"We are ready to attack if we have permission from the United Nations' Security Council," Jean Ping, chairman of the African Union Commission, told a news conference in Ethiopia. "In the coming months, we have to move to that ceiling of 12,000 troops."
Ping was referring to the ceiling that he helped set after the Kampala bombings in Uganda. With Ugandan President Yoweri Museveni's consent, the AU ultimately wishes to deploy more than 20,000 total troops to Somalia, 12,000 for Mogadishu and 8,000 for the rest of the country.
The TFG and AU's urgency is easily understandable. al-Shabab appears weakened yet the AU possesses no ability to deal a death blow. Now al-Shabab has resumed operations in Mogadishu, contesting the capital so that AU troops can't gain momentum into the south. The AU was hoping to fill the temporary void left by al-Shabab's divisions, only this gap is starting to close. If there ever were a time for a comprehensive attack on al-Shabab, now would have been it.
However this is no longer a matter of life and death for Somalis. The TFG's mandate expires after August, the AU's after September, and that appears to play a lead role in their urgency. They need to make progress before then and secure new funding, whether to extend their mandates or jockey for position in the new government.
And desperation isn't a bad thing when it achieves positive results.
Unfortunately the opportune time to attack al-Shabab has passed, and the TFG and AU face several daunting obstacles in launching a systematic campaign (which we will analyze shortly). After the UN appealed to international donors to fill the AU's trust fund, which had reached its lowest level, the AU now wants to deploy another 4,000 troops and send them on the attack. An "offensive" mandate is misleading because the AU already mounts assaults on al-Shabab positions, and Ping may simply being appealing for helicopter gunships and air-strikes.
But the AU has something big in mind and that's going to cost more money: for weapons, fuel, food, soldier pay, and the possible reimbursement that will surely be necessary for civilians (although this could be the first area cut).
How the AU actually expects to seize all of Mogadishu and conduct a nation-wide offensive has yet to be explained in any real detail.
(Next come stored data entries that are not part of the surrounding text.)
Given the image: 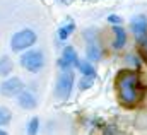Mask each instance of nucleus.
<instances>
[{
    "mask_svg": "<svg viewBox=\"0 0 147 135\" xmlns=\"http://www.w3.org/2000/svg\"><path fill=\"white\" fill-rule=\"evenodd\" d=\"M22 89H24V84H22V80L17 79V77H12V79L5 80V82L0 86V92H2L3 96H16V94H19Z\"/></svg>",
    "mask_w": 147,
    "mask_h": 135,
    "instance_id": "nucleus-6",
    "label": "nucleus"
},
{
    "mask_svg": "<svg viewBox=\"0 0 147 135\" xmlns=\"http://www.w3.org/2000/svg\"><path fill=\"white\" fill-rule=\"evenodd\" d=\"M110 22H120V17H113V16H111V17H110Z\"/></svg>",
    "mask_w": 147,
    "mask_h": 135,
    "instance_id": "nucleus-18",
    "label": "nucleus"
},
{
    "mask_svg": "<svg viewBox=\"0 0 147 135\" xmlns=\"http://www.w3.org/2000/svg\"><path fill=\"white\" fill-rule=\"evenodd\" d=\"M12 70V62L9 57H3L0 58V75H9Z\"/></svg>",
    "mask_w": 147,
    "mask_h": 135,
    "instance_id": "nucleus-11",
    "label": "nucleus"
},
{
    "mask_svg": "<svg viewBox=\"0 0 147 135\" xmlns=\"http://www.w3.org/2000/svg\"><path fill=\"white\" fill-rule=\"evenodd\" d=\"M36 41V34L31 29H22L19 33H16L12 36V41H10V46L14 51H21V50H26L29 48L33 43Z\"/></svg>",
    "mask_w": 147,
    "mask_h": 135,
    "instance_id": "nucleus-2",
    "label": "nucleus"
},
{
    "mask_svg": "<svg viewBox=\"0 0 147 135\" xmlns=\"http://www.w3.org/2000/svg\"><path fill=\"white\" fill-rule=\"evenodd\" d=\"M132 31L135 34L137 41L142 43L146 39V34H147V19L144 16H137L132 19Z\"/></svg>",
    "mask_w": 147,
    "mask_h": 135,
    "instance_id": "nucleus-7",
    "label": "nucleus"
},
{
    "mask_svg": "<svg viewBox=\"0 0 147 135\" xmlns=\"http://www.w3.org/2000/svg\"><path fill=\"white\" fill-rule=\"evenodd\" d=\"M43 63H45V58H43V53L41 51H28V53H24L22 57H21V65L26 68V70H29V72H38V70H41L43 67Z\"/></svg>",
    "mask_w": 147,
    "mask_h": 135,
    "instance_id": "nucleus-3",
    "label": "nucleus"
},
{
    "mask_svg": "<svg viewBox=\"0 0 147 135\" xmlns=\"http://www.w3.org/2000/svg\"><path fill=\"white\" fill-rule=\"evenodd\" d=\"M74 28H75V26H74L72 22H69V24H65L63 28H60V31H58L60 39H67V38H69V34L74 31Z\"/></svg>",
    "mask_w": 147,
    "mask_h": 135,
    "instance_id": "nucleus-13",
    "label": "nucleus"
},
{
    "mask_svg": "<svg viewBox=\"0 0 147 135\" xmlns=\"http://www.w3.org/2000/svg\"><path fill=\"white\" fill-rule=\"evenodd\" d=\"M140 46H142V55H144V58L147 60V39H144L140 43Z\"/></svg>",
    "mask_w": 147,
    "mask_h": 135,
    "instance_id": "nucleus-17",
    "label": "nucleus"
},
{
    "mask_svg": "<svg viewBox=\"0 0 147 135\" xmlns=\"http://www.w3.org/2000/svg\"><path fill=\"white\" fill-rule=\"evenodd\" d=\"M19 104H21L24 109L34 108V106H36V98H34V94H31V92H28V91L19 92Z\"/></svg>",
    "mask_w": 147,
    "mask_h": 135,
    "instance_id": "nucleus-9",
    "label": "nucleus"
},
{
    "mask_svg": "<svg viewBox=\"0 0 147 135\" xmlns=\"http://www.w3.org/2000/svg\"><path fill=\"white\" fill-rule=\"evenodd\" d=\"M74 63H79L77 55H75V50H74L72 46H67V48L63 50L62 58L58 60V65L62 68H65V70H69V67H72Z\"/></svg>",
    "mask_w": 147,
    "mask_h": 135,
    "instance_id": "nucleus-8",
    "label": "nucleus"
},
{
    "mask_svg": "<svg viewBox=\"0 0 147 135\" xmlns=\"http://www.w3.org/2000/svg\"><path fill=\"white\" fill-rule=\"evenodd\" d=\"M72 86H74V74L65 70L58 82H57V98L58 99H67L70 96V91H72Z\"/></svg>",
    "mask_w": 147,
    "mask_h": 135,
    "instance_id": "nucleus-5",
    "label": "nucleus"
},
{
    "mask_svg": "<svg viewBox=\"0 0 147 135\" xmlns=\"http://www.w3.org/2000/svg\"><path fill=\"white\" fill-rule=\"evenodd\" d=\"M113 31H115L113 46H115L116 50H120V48H123V45H125V41H127V34H125V31H123V28H120V26H115Z\"/></svg>",
    "mask_w": 147,
    "mask_h": 135,
    "instance_id": "nucleus-10",
    "label": "nucleus"
},
{
    "mask_svg": "<svg viewBox=\"0 0 147 135\" xmlns=\"http://www.w3.org/2000/svg\"><path fill=\"white\" fill-rule=\"evenodd\" d=\"M10 118H12L10 111H9L7 108H0V127H2V125H7V123L10 122Z\"/></svg>",
    "mask_w": 147,
    "mask_h": 135,
    "instance_id": "nucleus-15",
    "label": "nucleus"
},
{
    "mask_svg": "<svg viewBox=\"0 0 147 135\" xmlns=\"http://www.w3.org/2000/svg\"><path fill=\"white\" fill-rule=\"evenodd\" d=\"M77 67L80 68V72H82L86 77H94V68H92V65H89L87 62H79Z\"/></svg>",
    "mask_w": 147,
    "mask_h": 135,
    "instance_id": "nucleus-12",
    "label": "nucleus"
},
{
    "mask_svg": "<svg viewBox=\"0 0 147 135\" xmlns=\"http://www.w3.org/2000/svg\"><path fill=\"white\" fill-rule=\"evenodd\" d=\"M116 92L123 106H135L142 98L140 77L134 70H123L116 77Z\"/></svg>",
    "mask_w": 147,
    "mask_h": 135,
    "instance_id": "nucleus-1",
    "label": "nucleus"
},
{
    "mask_svg": "<svg viewBox=\"0 0 147 135\" xmlns=\"http://www.w3.org/2000/svg\"><path fill=\"white\" fill-rule=\"evenodd\" d=\"M86 36V51H87V58L89 60H99L101 58V48L98 43V34L94 29H89L84 33Z\"/></svg>",
    "mask_w": 147,
    "mask_h": 135,
    "instance_id": "nucleus-4",
    "label": "nucleus"
},
{
    "mask_svg": "<svg viewBox=\"0 0 147 135\" xmlns=\"http://www.w3.org/2000/svg\"><path fill=\"white\" fill-rule=\"evenodd\" d=\"M38 128H39V120L34 116V118L29 120V123H28V135H36Z\"/></svg>",
    "mask_w": 147,
    "mask_h": 135,
    "instance_id": "nucleus-14",
    "label": "nucleus"
},
{
    "mask_svg": "<svg viewBox=\"0 0 147 135\" xmlns=\"http://www.w3.org/2000/svg\"><path fill=\"white\" fill-rule=\"evenodd\" d=\"M92 86V77H84L82 82H80V89H87Z\"/></svg>",
    "mask_w": 147,
    "mask_h": 135,
    "instance_id": "nucleus-16",
    "label": "nucleus"
},
{
    "mask_svg": "<svg viewBox=\"0 0 147 135\" xmlns=\"http://www.w3.org/2000/svg\"><path fill=\"white\" fill-rule=\"evenodd\" d=\"M0 135H7V134H5V132H2V130H0Z\"/></svg>",
    "mask_w": 147,
    "mask_h": 135,
    "instance_id": "nucleus-19",
    "label": "nucleus"
}]
</instances>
We've noted before that several AU commanders estimated Mogadishu's need at 15,000+. Our own estimate for Somalia ranges between 30,000 and 40,000 total troops, depending on the level Ethiopia's assistance and Western air-support.
In any event the task won't come cheap. Somalia is why the term "nation-building" exists, and if America can't fund something on that scale, what hope does the AU have when it largely depends on Western financing? The unavoidable problem will be holding and governing in al-Shabab territory. Clearing, as often the case, will be the easiest phase of counterinsurgency, hard as the fighting is. The AU must remember at all times that it's waging COIN; any conventional thinking will likely doom the campaign.
Our constant advice to the AU is to only capture holdable territory, otherwise the operation becomes counterproductive. Maintaining their force pales in comparison to running the actual counterinsurgency. Bogging down in uncontrollable territory is the main risk to the AU's strategy, as it drains lives, time, resources, and confidence - at the national, regional, and international levels.
The UN already acknowledged earlier this week that the TFG missed its deadline to adopt a new constitution and approve a presidential election. Somalia's chaotic parliament and the constitution remain the TFG's greatest weaknesses, as President Sharif Ahmed and parliamentary speaker Hassan Sheik Aden have reached a logjam on a new constitution and Sharif's desire for another term. Aden reportedly demands that an election be held despite insufficient security. This is but one more reason for the TFG's urgency.